Automated customer service—through chatbots, self-service support, and other uses of artificial intelligence—have become a real factor in assisting customers in the past few years and show no signs of going away. AI can be used alongside agents to handle the more straightforward issues, help your customers find the right support doc, and to triage and sort the trickier questions, so your team can spend their time answering support tickets instead of organizing them.

Using automation in your support flow, you can:

  • Assist more customers than you can currently help with human power alone.
  • Shorten your team’s time to reply and resolution.
  • Reach out to customers proactively when they encounter a problem in your system.

No matter if a ticket is resolved using AI or an agent, it’s essential to craft accurate and personalized responses. According to Conduent’s State of Customer Experience 2017 Tech report, 68% of customers expect tailored communications, and 18% of those customers expect the communications to have an advanced level of personalization. Sending replies that are missing the human element is no longer enough.

By answering more quickly, helping in more instances, and being proactive, you’ll provide the kind of support people tell their friends about and encourage a more loyal customer base. If you can master all of that, plus keep your support feeling human and accessible, you’ll be serving superior customer service and are sure to stand out.
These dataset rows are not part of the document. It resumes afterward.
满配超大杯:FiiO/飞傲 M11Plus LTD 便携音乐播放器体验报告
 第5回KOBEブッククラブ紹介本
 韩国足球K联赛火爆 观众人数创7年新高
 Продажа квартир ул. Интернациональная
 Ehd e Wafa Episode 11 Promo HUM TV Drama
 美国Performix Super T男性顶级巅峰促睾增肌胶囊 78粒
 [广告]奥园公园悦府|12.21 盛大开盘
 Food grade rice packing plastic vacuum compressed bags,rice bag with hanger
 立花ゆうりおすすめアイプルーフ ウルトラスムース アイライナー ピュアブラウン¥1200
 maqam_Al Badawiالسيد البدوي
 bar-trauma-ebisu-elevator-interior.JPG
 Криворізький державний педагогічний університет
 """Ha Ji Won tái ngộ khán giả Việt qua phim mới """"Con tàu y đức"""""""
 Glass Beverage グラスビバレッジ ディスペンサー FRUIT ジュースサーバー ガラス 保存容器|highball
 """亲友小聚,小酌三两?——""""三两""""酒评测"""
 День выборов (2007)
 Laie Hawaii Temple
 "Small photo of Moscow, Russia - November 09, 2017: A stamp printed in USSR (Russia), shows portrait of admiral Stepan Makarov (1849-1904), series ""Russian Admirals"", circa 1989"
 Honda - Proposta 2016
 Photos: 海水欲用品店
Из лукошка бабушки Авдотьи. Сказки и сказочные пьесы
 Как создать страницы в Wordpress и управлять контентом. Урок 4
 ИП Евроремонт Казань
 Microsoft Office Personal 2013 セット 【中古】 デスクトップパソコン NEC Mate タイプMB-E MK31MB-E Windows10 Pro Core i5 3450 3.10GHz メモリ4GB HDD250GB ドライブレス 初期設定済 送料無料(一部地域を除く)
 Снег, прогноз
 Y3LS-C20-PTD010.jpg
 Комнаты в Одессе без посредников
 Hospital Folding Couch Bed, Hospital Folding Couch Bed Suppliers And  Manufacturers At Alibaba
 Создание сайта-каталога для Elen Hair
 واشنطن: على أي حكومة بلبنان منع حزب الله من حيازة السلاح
Using AI to Automate Customer Support

AI can’t yet match a real person in their ability to understand information, make judgments, express empathy, and assist in complex situations, so it’s important not to try to replace your support with automations, but rather to supplement it. By using AI to assist your agents in handling your support load, you free them up to take on the more difficult problems and provide the human touch when users need it most.
Many current support desk tools include AI or can be integrated with it, including Zendesk which offers AI ticketing and a chatbot. Intercom also offers a Chat Bot option. Replying to tickets using automated replies can be especially great for things like billing issues and account changes your customer can solve on their own if they know where to look. On the other hand, you’re likely to need humans to tackle the more technical issues or the bugs a customer might stumble upon and have no way to resolve themselves.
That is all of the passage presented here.